Multi-'omics of gut microbiome-host interactions in short- and long-term myalgic encephalomyelitis/chronic fatigue syndrome patients.
Xiong, Ruoyun, Gunter, Courtney, Fleming, Elizabeth et al. · Cell host & microbe · 2023 · DOI
Quick Summary
Researchers studied the gut bacteria and blood chemicals of people with ME/CFS to understand how the disease affects the body. They compared three groups: people with ME/CFS for less than 4 years, people who've had it for over 10 years, and healthy people without the disease. They found that early ME/CFS patients have significant changes in their gut bacteria, while long-term patients' bacteria had mostly normalized, but their blood chemistry and symptoms remained abnormal.
Why It Matters
This research provides evidence that ME/CFS involves measurable changes in gut bacteria and blood chemistry, offering potential biomarkers that could help diagnose and monitor disease progression. Understanding how these microbial and metabolic changes relate to ME/CFS symptoms may eventually lead to targeted treatments.
Observed Findings
Short-term ME/CFS patients showed significant microbial dysbiosis compared to controls, while long-term patients had largely restored microbial composition.

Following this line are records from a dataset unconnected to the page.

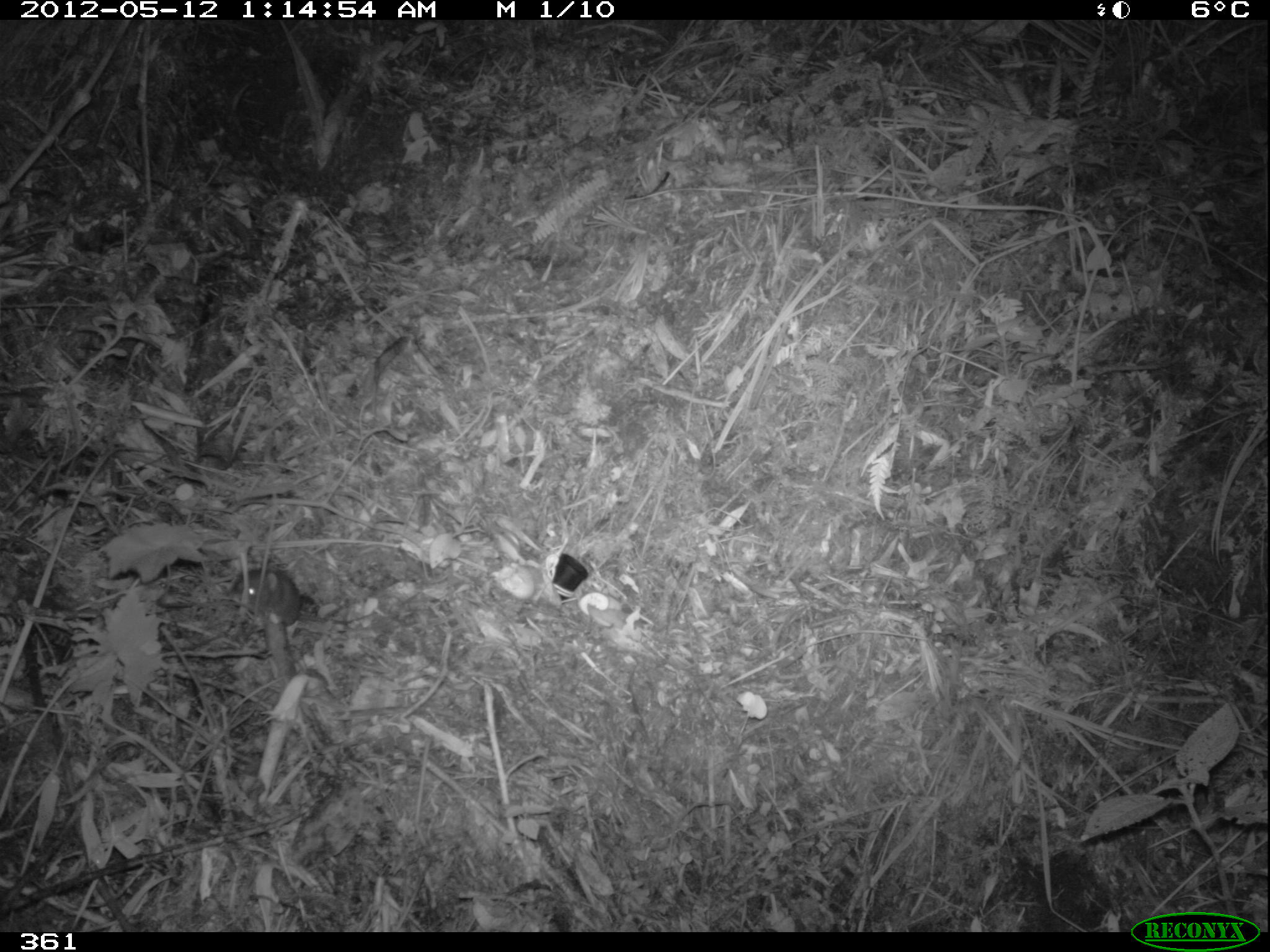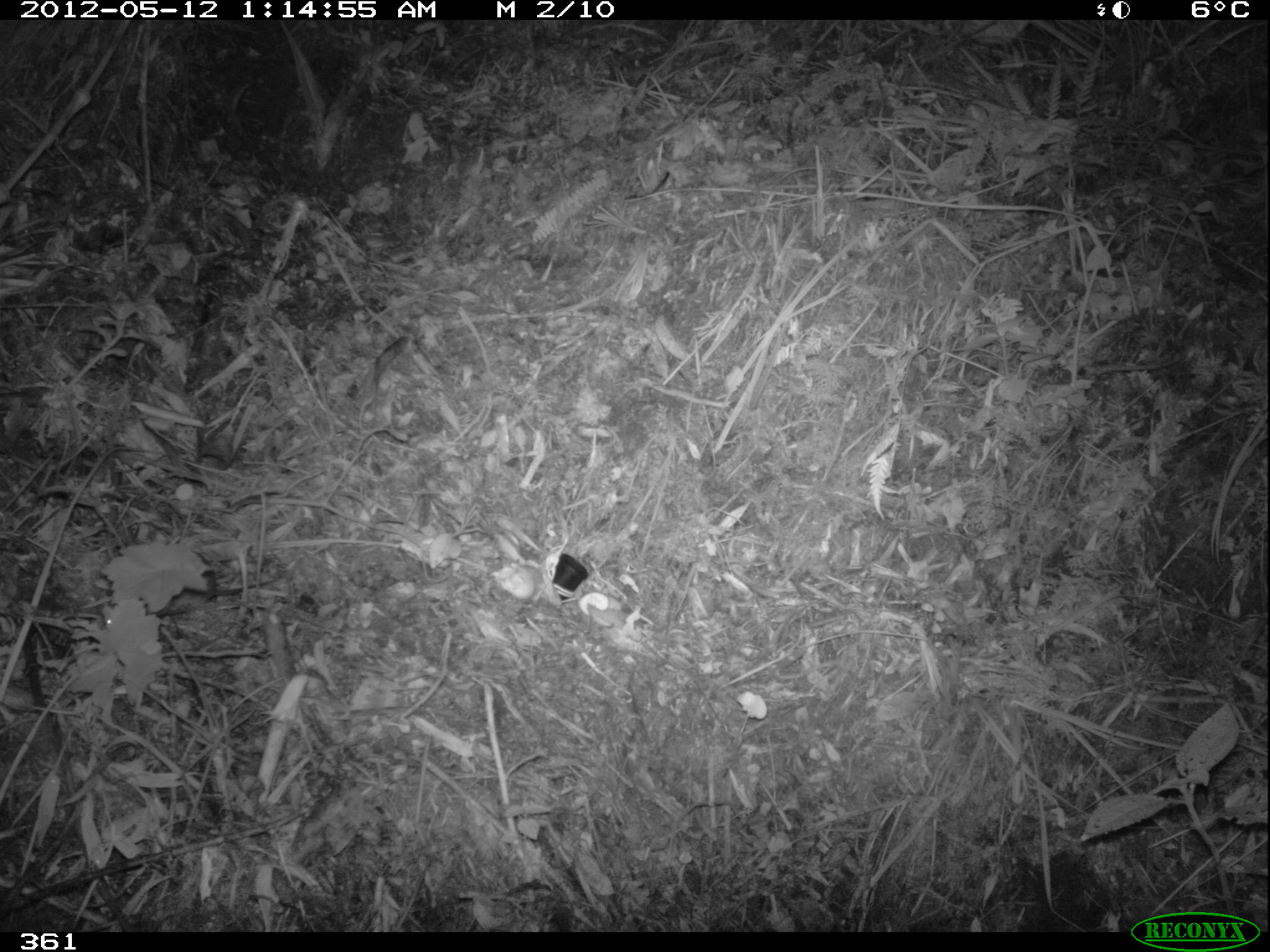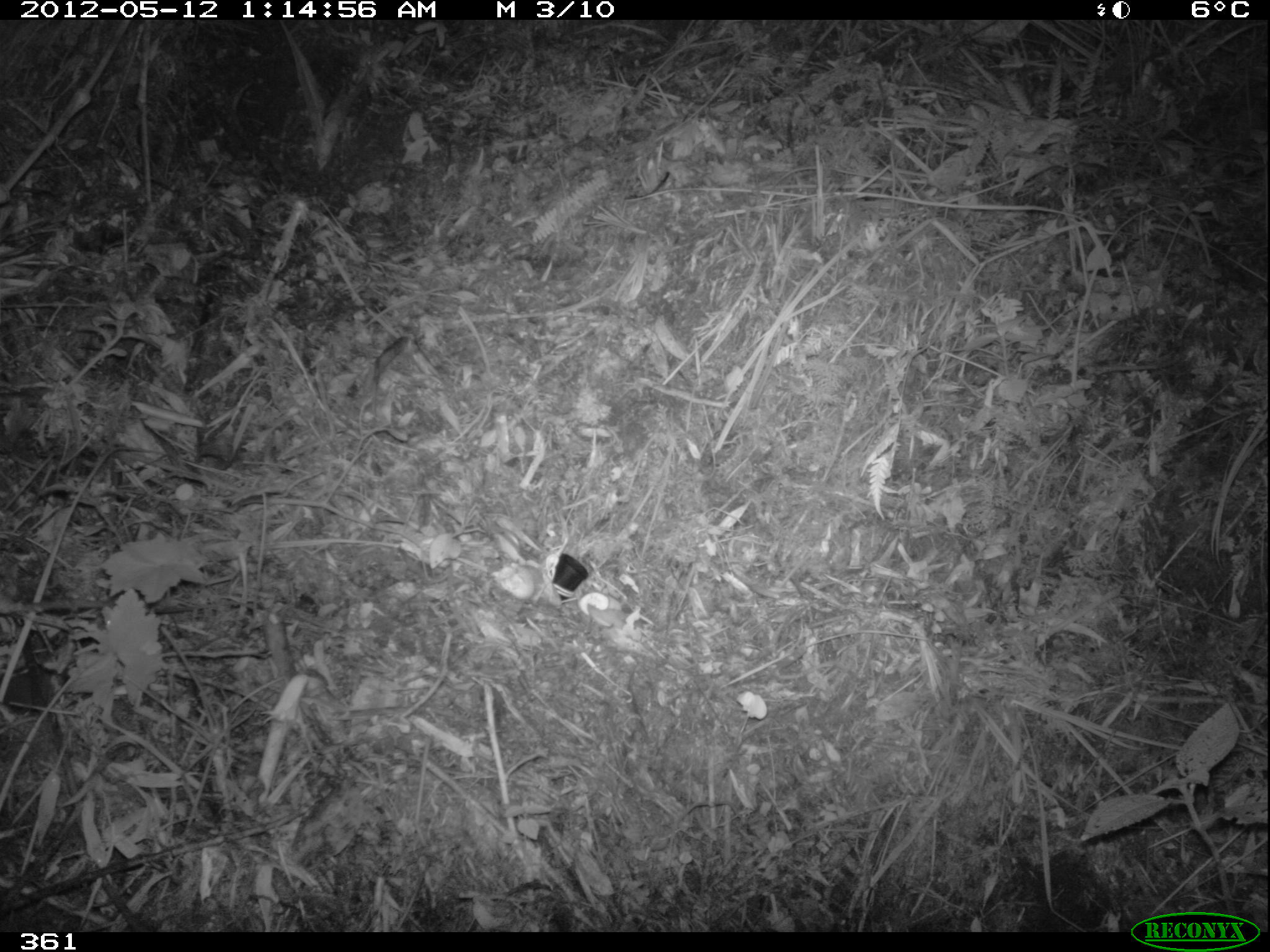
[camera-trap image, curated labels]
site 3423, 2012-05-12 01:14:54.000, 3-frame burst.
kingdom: Animalia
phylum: Chordata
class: Mammalia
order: Rodentia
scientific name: Rodentia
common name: rodents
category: unknown rodent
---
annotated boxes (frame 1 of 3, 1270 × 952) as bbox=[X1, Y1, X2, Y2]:
unknown rodent: bbox=[231, 568, 347, 626]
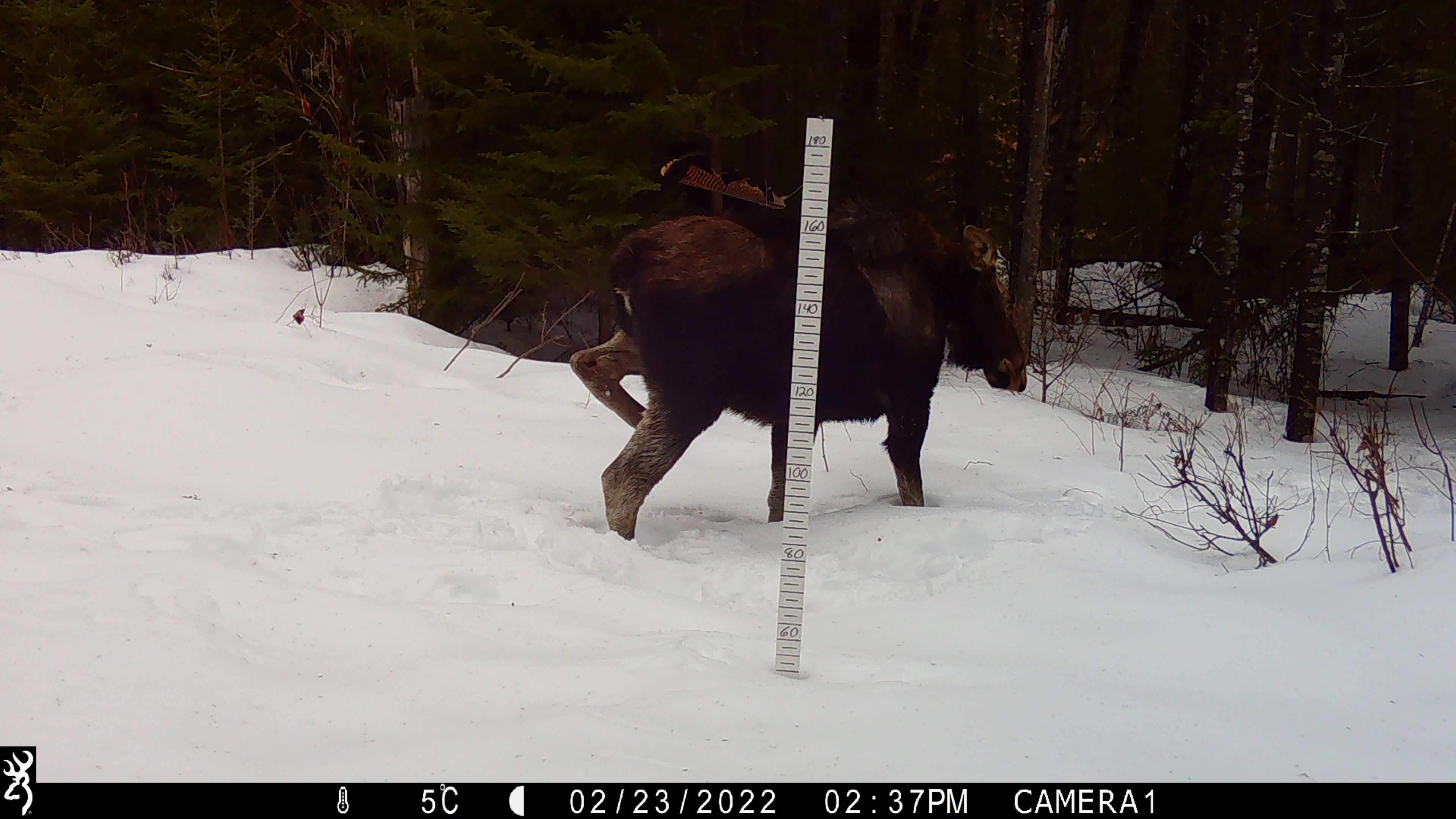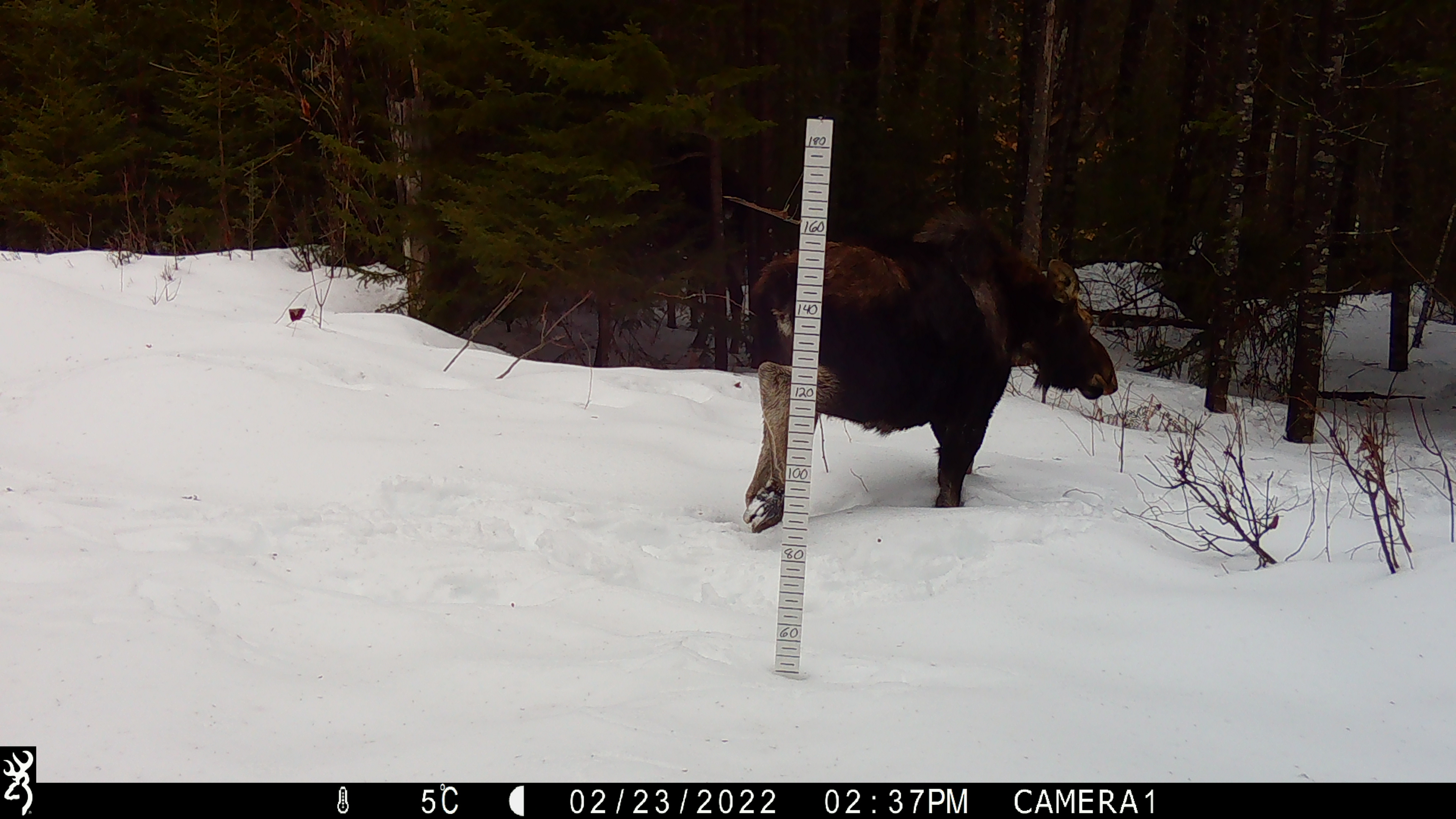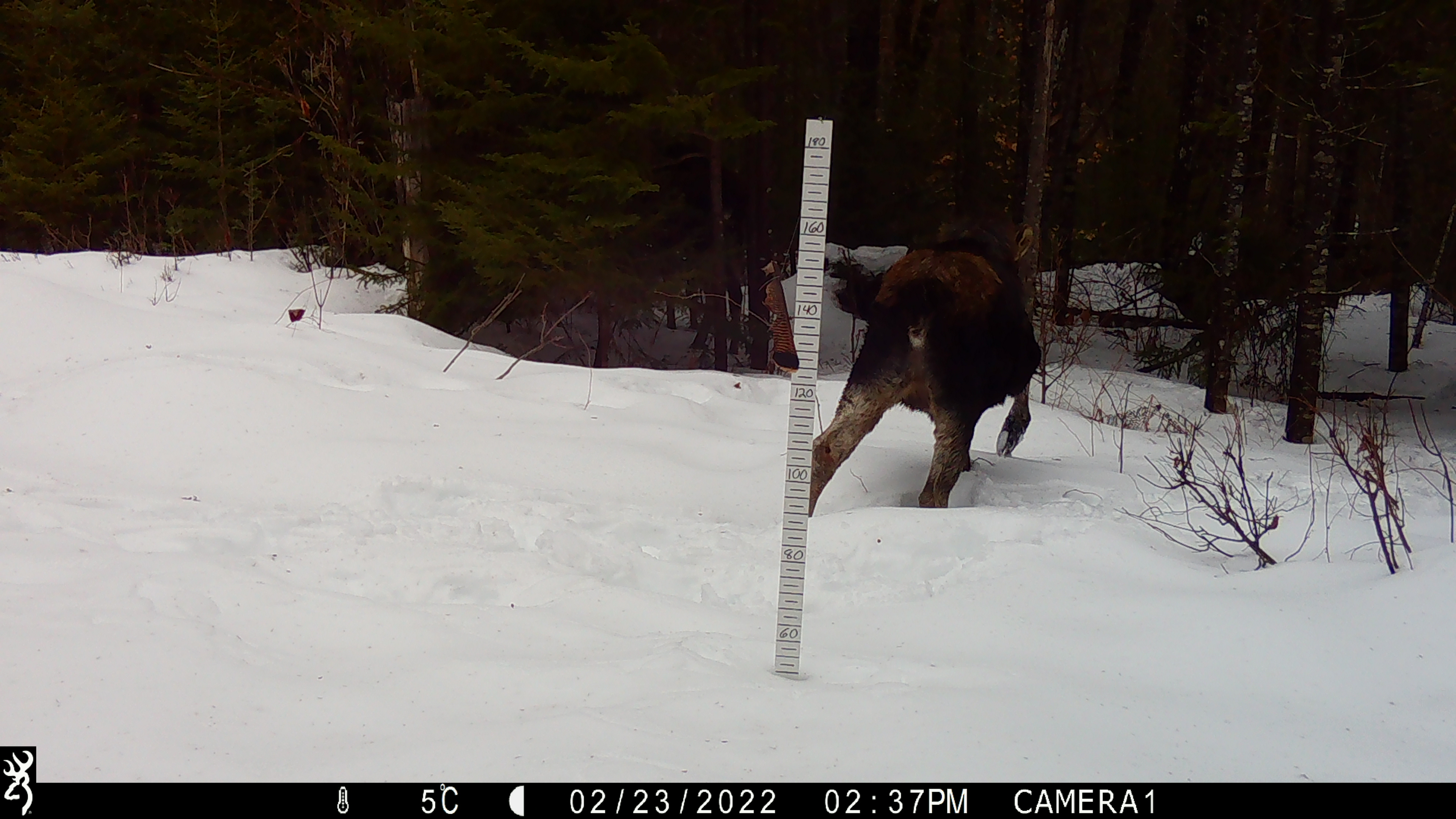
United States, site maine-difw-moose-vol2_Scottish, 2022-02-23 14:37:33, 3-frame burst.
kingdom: Animalia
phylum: Chordata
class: Mammalia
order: Artiodactyla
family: Cervidae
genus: Alces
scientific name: Alces alces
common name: moose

Both ME/CFS cohorts demonstrated reduced plasma levels of butyrate, bile acids, and benzoate compared to healthy controls.
Microbial butyrate biosynthesis capacity was reduced in ME/CFS patients, correlating with low plasma butyrate levels.
Phenotypic, microbial, and metabolic biomarkers were identified that distinguished between short-term and long-term disease cohorts.
Metabolic dysbiosis persisted in long-term patients despite normalization of microbial dysbiosis.
Inferred Conclusions
ME/CFS involves distinct microbial and metabolic dysbiosis patterns that differ by disease duration, suggesting different biological mechanisms in early versus established disease.
Reduced microbial butyrate production and plasma butyrate levels represent potential functional mechanisms underlying ME/CFS pathophysiology.
Persistent metabolic abnormalities despite microbial recovery in long-term patients suggests that metabolic disruption may be a more stable feature of chronic ME/CFS.
Remaining Questions
Do the observed microbial and metabolic changes cause ME/CFS symptoms, or are they consequences of the disease and its effects on lifestyle and physiology?
What This Study Does Not Prove
This study does not prove that gut bacteria changes cause ME/CFS or that restoring bacteria will cure the disease—it only shows associations. The cross-sectional design means we cannot determine whether these changes precede symptom onset or result from the disease itself. Nor does it establish whether the metabolic abnormalities in long-term patients are irreversible or could be therapeutically addressed.
Could interventions targeting butyrate production or other depleted metabolites improve ME/CFS symptoms, and would this occur in both early and chronic disease stages?
What drives the apparent "recovery" of microbial composition in long-term patients while metabolic dysfunction persists?
Are the identified biomarkers specific to ME/CFS or shared with other chronic illnesses involving fatigue and post-exertional malaise?